İkincisi ise, PKK’nin siyasetten yana tavır koymasıydı. HDP, beklentilerin üzerinde bir başarı kazanmıştı. Halk, çözümün artık siyasette olduğunu oylarıyla tescil etmişti. PKK’ye düşen, bu durma işaret ederek Türkiye’ye karşı silahlı mücadelesini sonlandırdığını deklere etmesiydi. Böylesi bir adım HDP’nin iktidara giden yolunun üzerindeki son bariyerlerin de aşılmasını sağlayabilirdi.
Aslında bu imkânı gerçeğe dönüştürmek için çok fazla bir şey kalmamıştı. Ama gözümüzün önünde bu koskoca fırsat harcandı. HDP, AKP ile çatışma siyasetini seçim sonrasına da taşıdı. MHP’yle bile birlikte çalışmayı gözüne kestiren Sırrı Süreyya Önder, sonuçların belli olmasından hemen sonra AKP ile hiçbir koşulda işbirliği yapmayacaklarını açıkladı. Büyük zaferin ardından kamuoyunun karşısına çıkan Selahattin Demirtaş’ın ilk mesajı, AKP’ye ne hükümet içinden ne de hükümet dışından destek sunmayacakları oldu. PKK ise barışçıl bir ortamı güçlendirmek yerine silahlı çatışmanın fitilini ateşledi. Böylece fırsat heba edildi.

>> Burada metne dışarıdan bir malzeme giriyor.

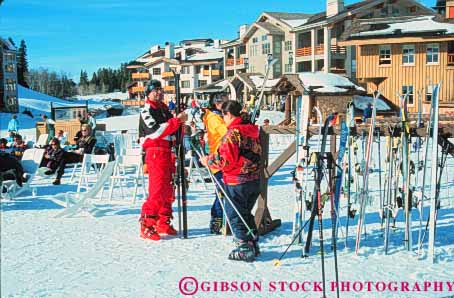 Stock Photo #9712: keywords -  area deer downhill equipment horz lake lodge people recreation resort resorts season silver ski skier skiers skiing snow sport sports utah valley winter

Şu sorulabilir: HDP ve PKK bunları yapsaydı bir koalisyon mutlaka kurulur muydu? Hayır, hiç kimse bunun teminatını veremez. AKP, bunlara karşın yine de HDP ile bir koalisyon görüntüsü vermekten kaçınabilirdi. Ancak HDP ve PKK üzerlerine düşeni açık bir şekilde yerine getirdiklerinde siyaseten daha güçlü bir konuma gelir ve hükümetsizliğin faturası da AKP’ye yüklenirdi.
Yeni fırsat
CHP ve MHP, Anayasanın ilgili hükmü gereğince kurulacak olan geçici seçim hükümetine girmeyeceklerini belirttiler. HDP ise hükümette yer alacağını duyurdu. Yani seçim hükümeti; AKP, HDP ve bağımsızlardan oluşacak. Bu, kaçırılmaması gereken yeni bir fırsat. Partilerin iki ay önce kendi iradeleriyle yapamadıkları, Anayasanın zoruyla gerçekleşmiş oluyor.
AKP ve HDP, bu fırsatı iyi değerlendirmeli. HDP’nin hükümete girmesi, öncelikle PKK’nin ateşkes ilan etmesine ve çatışmasızlık haline dönmesine vesile teşkil etmeli. Kısa sürecek olsa da birlikte çalışmak, partiler arasındaki iletişimsizliğin giderilmesine, önyargıların aşılmasına ve buzların kırılmasına vesile olmalı. Kanlı bir girdaptayız. Bizi büsbütün yutmadan bu girdaptan çıkmaya yardımcı olacak bir fırsat var önümüzde. AKP ve HDP, bu kez bu fırsatı kullanma iradesini ve basiretini göstermeli.